Mary Banning’s Mushrooms

Coming soon from Princeton University Press!

“Fungi are considered vegetable outcasts. Like beggars by the wayside dressed in gay attire, they ask for attention but claim none.”

—Mary E. Banning

Mary Banning was one of the first North American mycologists. She was born in 1822 in Maryland. She was of European descent, and she was the youngest of many children. She lived at a time where women were decidedly second class citizens, had very limited access to formal education, and were expected to live entirely domestic lives. Though she was born into wealth, the death of her father in young adulthood left her family financially precarious. And when her mother and sisters became ill, she became their primary caregiver. So it was in between these domestic obligations, while hemmed in by social expectations and biases detrimental to women, that Mary Banning pursued her true calling: mycology.

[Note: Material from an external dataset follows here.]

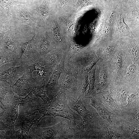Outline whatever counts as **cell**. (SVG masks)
<instances>
[{"mask_svg":"<svg viewBox=\"0 0 139 139\" xmlns=\"http://www.w3.org/2000/svg\"><path fill=\"white\" fill-rule=\"evenodd\" d=\"M67 99L70 108L82 118L84 129L81 139H105L99 121L100 116L95 109L77 99L68 97Z\"/></svg>","mask_w":139,"mask_h":139,"instance_id":"6da1fadb","label":"cell"},{"mask_svg":"<svg viewBox=\"0 0 139 139\" xmlns=\"http://www.w3.org/2000/svg\"><path fill=\"white\" fill-rule=\"evenodd\" d=\"M36 110L38 111L43 115L36 124L35 127L44 117L52 116L55 117H63L69 120L70 123L73 121L77 124L81 133L83 131L84 125L82 117L72 110L68 105L66 96L64 94L60 93L57 94L51 100L48 105Z\"/></svg>","mask_w":139,"mask_h":139,"instance_id":"7a4b0ae2","label":"cell"},{"mask_svg":"<svg viewBox=\"0 0 139 139\" xmlns=\"http://www.w3.org/2000/svg\"><path fill=\"white\" fill-rule=\"evenodd\" d=\"M117 7L118 5L114 6L111 9H106L104 11L95 48L113 40L116 18V10Z\"/></svg>","mask_w":139,"mask_h":139,"instance_id":"3957f363","label":"cell"},{"mask_svg":"<svg viewBox=\"0 0 139 139\" xmlns=\"http://www.w3.org/2000/svg\"><path fill=\"white\" fill-rule=\"evenodd\" d=\"M69 123L65 120L47 128L33 127L32 132L42 139H70L73 129L70 127Z\"/></svg>","mask_w":139,"mask_h":139,"instance_id":"277c9868","label":"cell"},{"mask_svg":"<svg viewBox=\"0 0 139 139\" xmlns=\"http://www.w3.org/2000/svg\"><path fill=\"white\" fill-rule=\"evenodd\" d=\"M128 56L119 48L111 59L107 62L112 81L122 80L123 74L126 68L129 59Z\"/></svg>","mask_w":139,"mask_h":139,"instance_id":"5b68a950","label":"cell"},{"mask_svg":"<svg viewBox=\"0 0 139 139\" xmlns=\"http://www.w3.org/2000/svg\"><path fill=\"white\" fill-rule=\"evenodd\" d=\"M112 81L107 62L99 59L96 64L95 71L94 88L95 91L97 92L109 91Z\"/></svg>","mask_w":139,"mask_h":139,"instance_id":"8992f818","label":"cell"},{"mask_svg":"<svg viewBox=\"0 0 139 139\" xmlns=\"http://www.w3.org/2000/svg\"><path fill=\"white\" fill-rule=\"evenodd\" d=\"M109 91L120 108L126 104L129 95L139 93V89L123 81H112Z\"/></svg>","mask_w":139,"mask_h":139,"instance_id":"52a82bcc","label":"cell"},{"mask_svg":"<svg viewBox=\"0 0 139 139\" xmlns=\"http://www.w3.org/2000/svg\"><path fill=\"white\" fill-rule=\"evenodd\" d=\"M124 20L134 34L139 38V9L138 5H120Z\"/></svg>","mask_w":139,"mask_h":139,"instance_id":"ba28073f","label":"cell"},{"mask_svg":"<svg viewBox=\"0 0 139 139\" xmlns=\"http://www.w3.org/2000/svg\"><path fill=\"white\" fill-rule=\"evenodd\" d=\"M112 127L124 139L139 138V125L131 123L117 115L116 123Z\"/></svg>","mask_w":139,"mask_h":139,"instance_id":"9c48e42d","label":"cell"},{"mask_svg":"<svg viewBox=\"0 0 139 139\" xmlns=\"http://www.w3.org/2000/svg\"><path fill=\"white\" fill-rule=\"evenodd\" d=\"M37 86L36 82L28 69L11 86L13 92L21 96L26 95Z\"/></svg>","mask_w":139,"mask_h":139,"instance_id":"30bf717a","label":"cell"},{"mask_svg":"<svg viewBox=\"0 0 139 139\" xmlns=\"http://www.w3.org/2000/svg\"><path fill=\"white\" fill-rule=\"evenodd\" d=\"M119 48L135 64L139 65V38L123 37L119 39Z\"/></svg>","mask_w":139,"mask_h":139,"instance_id":"8fae6325","label":"cell"},{"mask_svg":"<svg viewBox=\"0 0 139 139\" xmlns=\"http://www.w3.org/2000/svg\"><path fill=\"white\" fill-rule=\"evenodd\" d=\"M127 104L122 106L118 116L132 123L134 118L139 112V93L132 94L127 97Z\"/></svg>","mask_w":139,"mask_h":139,"instance_id":"7c38bea8","label":"cell"},{"mask_svg":"<svg viewBox=\"0 0 139 139\" xmlns=\"http://www.w3.org/2000/svg\"><path fill=\"white\" fill-rule=\"evenodd\" d=\"M116 14L113 40H117L123 37L137 38L133 33L125 21L124 14L118 6L116 10Z\"/></svg>","mask_w":139,"mask_h":139,"instance_id":"4fadbf2b","label":"cell"},{"mask_svg":"<svg viewBox=\"0 0 139 139\" xmlns=\"http://www.w3.org/2000/svg\"><path fill=\"white\" fill-rule=\"evenodd\" d=\"M28 69L24 64L19 66H13L8 68H0V81L12 86Z\"/></svg>","mask_w":139,"mask_h":139,"instance_id":"5bb4252c","label":"cell"},{"mask_svg":"<svg viewBox=\"0 0 139 139\" xmlns=\"http://www.w3.org/2000/svg\"><path fill=\"white\" fill-rule=\"evenodd\" d=\"M119 39L95 48V52L99 59L108 62L112 58L119 47Z\"/></svg>","mask_w":139,"mask_h":139,"instance_id":"9a60e30c","label":"cell"},{"mask_svg":"<svg viewBox=\"0 0 139 139\" xmlns=\"http://www.w3.org/2000/svg\"><path fill=\"white\" fill-rule=\"evenodd\" d=\"M121 81L139 89V66L134 64L130 58Z\"/></svg>","mask_w":139,"mask_h":139,"instance_id":"2e32d148","label":"cell"},{"mask_svg":"<svg viewBox=\"0 0 139 139\" xmlns=\"http://www.w3.org/2000/svg\"><path fill=\"white\" fill-rule=\"evenodd\" d=\"M83 102L88 103L93 107L101 117L103 119L108 122L111 126L115 125L117 115L108 110L102 103L94 98L88 99Z\"/></svg>","mask_w":139,"mask_h":139,"instance_id":"e0dca14e","label":"cell"},{"mask_svg":"<svg viewBox=\"0 0 139 139\" xmlns=\"http://www.w3.org/2000/svg\"><path fill=\"white\" fill-rule=\"evenodd\" d=\"M22 43L19 42L14 38L4 34L0 42V48L9 53L16 58H19L21 54V46Z\"/></svg>","mask_w":139,"mask_h":139,"instance_id":"ac0fdd59","label":"cell"},{"mask_svg":"<svg viewBox=\"0 0 139 139\" xmlns=\"http://www.w3.org/2000/svg\"><path fill=\"white\" fill-rule=\"evenodd\" d=\"M14 97L18 101L19 104L28 107L32 106L34 110L36 109L48 105L49 104L45 103L37 95L30 92L24 97H21L16 95Z\"/></svg>","mask_w":139,"mask_h":139,"instance_id":"d6986e66","label":"cell"},{"mask_svg":"<svg viewBox=\"0 0 139 139\" xmlns=\"http://www.w3.org/2000/svg\"><path fill=\"white\" fill-rule=\"evenodd\" d=\"M94 98L104 105L109 107L117 115H119L121 109L116 101L112 97L109 91L97 92Z\"/></svg>","mask_w":139,"mask_h":139,"instance_id":"ffe728a7","label":"cell"},{"mask_svg":"<svg viewBox=\"0 0 139 139\" xmlns=\"http://www.w3.org/2000/svg\"><path fill=\"white\" fill-rule=\"evenodd\" d=\"M106 121L100 116L99 124L106 139H124L122 135L114 130L111 125L107 124Z\"/></svg>","mask_w":139,"mask_h":139,"instance_id":"44dd1931","label":"cell"},{"mask_svg":"<svg viewBox=\"0 0 139 139\" xmlns=\"http://www.w3.org/2000/svg\"><path fill=\"white\" fill-rule=\"evenodd\" d=\"M14 93L11 86L4 82L0 81V99L7 97L12 98Z\"/></svg>","mask_w":139,"mask_h":139,"instance_id":"7402d4cb","label":"cell"},{"mask_svg":"<svg viewBox=\"0 0 139 139\" xmlns=\"http://www.w3.org/2000/svg\"><path fill=\"white\" fill-rule=\"evenodd\" d=\"M17 58L0 48V67L8 64H12L15 66Z\"/></svg>","mask_w":139,"mask_h":139,"instance_id":"603a6c76","label":"cell"},{"mask_svg":"<svg viewBox=\"0 0 139 139\" xmlns=\"http://www.w3.org/2000/svg\"><path fill=\"white\" fill-rule=\"evenodd\" d=\"M36 112L35 111L32 114L28 116L22 123V128L21 129L25 131L28 135L29 131L32 126L36 121L37 122L39 119L38 118L35 119V114Z\"/></svg>","mask_w":139,"mask_h":139,"instance_id":"cb8c5ba5","label":"cell"},{"mask_svg":"<svg viewBox=\"0 0 139 139\" xmlns=\"http://www.w3.org/2000/svg\"><path fill=\"white\" fill-rule=\"evenodd\" d=\"M9 24L6 16L3 12L0 11V42L6 32L8 29Z\"/></svg>","mask_w":139,"mask_h":139,"instance_id":"d4e9b609","label":"cell"},{"mask_svg":"<svg viewBox=\"0 0 139 139\" xmlns=\"http://www.w3.org/2000/svg\"><path fill=\"white\" fill-rule=\"evenodd\" d=\"M45 85L36 86L31 92L39 97L45 103L49 104L50 101L46 95L44 88Z\"/></svg>","mask_w":139,"mask_h":139,"instance_id":"484cf974","label":"cell"},{"mask_svg":"<svg viewBox=\"0 0 139 139\" xmlns=\"http://www.w3.org/2000/svg\"><path fill=\"white\" fill-rule=\"evenodd\" d=\"M50 42L46 38H44L42 40L39 50V53L41 55H45L49 50L50 47Z\"/></svg>","mask_w":139,"mask_h":139,"instance_id":"4316f807","label":"cell"},{"mask_svg":"<svg viewBox=\"0 0 139 139\" xmlns=\"http://www.w3.org/2000/svg\"><path fill=\"white\" fill-rule=\"evenodd\" d=\"M25 3L14 0H0V7L3 8H7L9 10L14 5L19 4H25Z\"/></svg>","mask_w":139,"mask_h":139,"instance_id":"83f0119b","label":"cell"},{"mask_svg":"<svg viewBox=\"0 0 139 139\" xmlns=\"http://www.w3.org/2000/svg\"><path fill=\"white\" fill-rule=\"evenodd\" d=\"M93 3L90 0H78L76 4L78 10H80L84 8L93 6Z\"/></svg>","mask_w":139,"mask_h":139,"instance_id":"f1b7e54d","label":"cell"},{"mask_svg":"<svg viewBox=\"0 0 139 139\" xmlns=\"http://www.w3.org/2000/svg\"><path fill=\"white\" fill-rule=\"evenodd\" d=\"M19 104H16L13 107L12 106L11 111L10 115V118L14 124L15 120L17 118L18 114L19 106Z\"/></svg>","mask_w":139,"mask_h":139,"instance_id":"f546056e","label":"cell"},{"mask_svg":"<svg viewBox=\"0 0 139 139\" xmlns=\"http://www.w3.org/2000/svg\"><path fill=\"white\" fill-rule=\"evenodd\" d=\"M15 135L18 138L27 139L28 135L25 131L22 129H19L15 132Z\"/></svg>","mask_w":139,"mask_h":139,"instance_id":"4dcf8cb0","label":"cell"},{"mask_svg":"<svg viewBox=\"0 0 139 139\" xmlns=\"http://www.w3.org/2000/svg\"><path fill=\"white\" fill-rule=\"evenodd\" d=\"M19 15L22 21L24 22H27L29 21L30 18L28 15L22 12H19Z\"/></svg>","mask_w":139,"mask_h":139,"instance_id":"1f68e13d","label":"cell"},{"mask_svg":"<svg viewBox=\"0 0 139 139\" xmlns=\"http://www.w3.org/2000/svg\"><path fill=\"white\" fill-rule=\"evenodd\" d=\"M65 25L66 28L69 31H71L73 27V23L70 21H66L65 23Z\"/></svg>","mask_w":139,"mask_h":139,"instance_id":"d6a6232c","label":"cell"},{"mask_svg":"<svg viewBox=\"0 0 139 139\" xmlns=\"http://www.w3.org/2000/svg\"><path fill=\"white\" fill-rule=\"evenodd\" d=\"M69 0H60L61 5L62 6H64L67 5Z\"/></svg>","mask_w":139,"mask_h":139,"instance_id":"836d02e7","label":"cell"}]
</instances>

Over the course of many decades, Mary spent untold hours exploring the forests and fields of Maryland. She meticulously documented all of the fungi should find. She saved her money to pay for carriages to difficult to reach places, for some equipment, a microscope, and for the art supplies she used to render her subjects in exquisite watercolor. She produced impeccable, detailed, and almost poetic morphological descriptions of the fungi she encountered. She was also a fantastic writer, and she penned a number of charming, lucid tales of her adventures, trials, and tribulations, and greatest joys. She compiled these paintings, scientific descriptions, and narratives into a manuscript that she titled, Fungi of Maryland. On account of her gender, however, Banning’s work and talent went under appreciated in her lifetime, and her name was lost to obscurity for almost a century.
Because fungi disregarded by most formal institutions, it was often women who took up their study. Outcast organisms studied by outcast people.